Problem statement.
Return only what runs from the line containing "Imagens inéditas: indígenas" through the last line of the entries below, exactly, omitting pictures.

Extracted records.
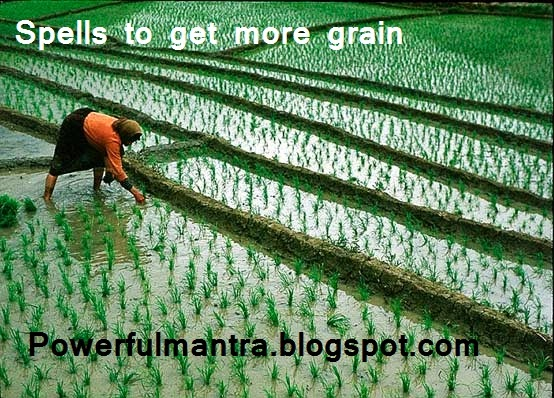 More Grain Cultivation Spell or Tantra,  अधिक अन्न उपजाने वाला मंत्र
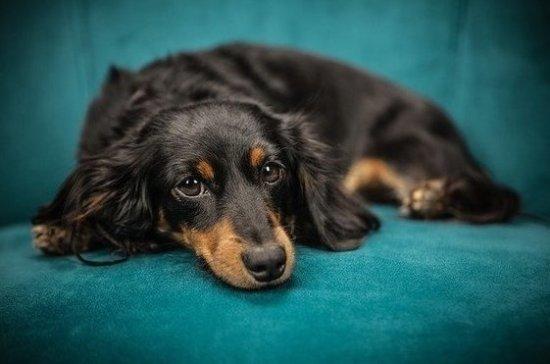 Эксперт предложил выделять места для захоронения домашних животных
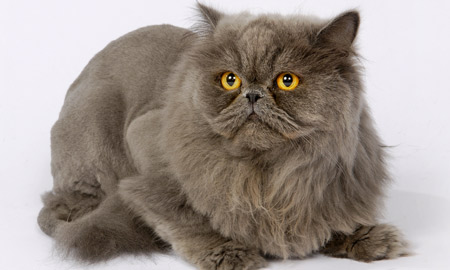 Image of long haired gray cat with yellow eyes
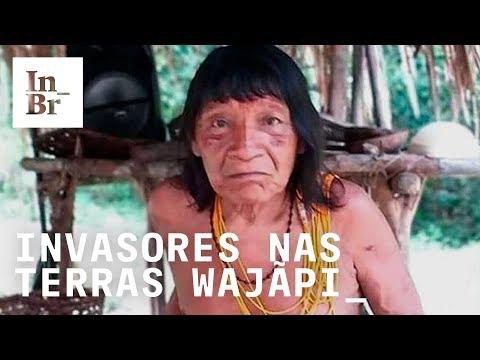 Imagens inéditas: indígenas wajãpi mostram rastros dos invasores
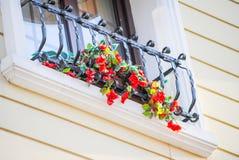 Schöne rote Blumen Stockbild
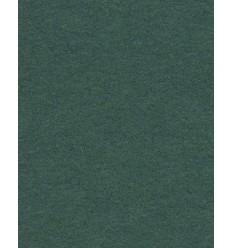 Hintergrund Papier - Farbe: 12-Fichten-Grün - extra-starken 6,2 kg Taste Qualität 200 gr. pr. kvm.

Your solution.
 Imagens inéditas: indígenas wajãpi mostram rastros dos invasores
 Schöne rote Blumen Stockbild
 Hintergrund Papier - Farbe: 12-Fichten-Grün - extra-starken 6,2 kg Taste Qualität 200 gr. pr. kvm.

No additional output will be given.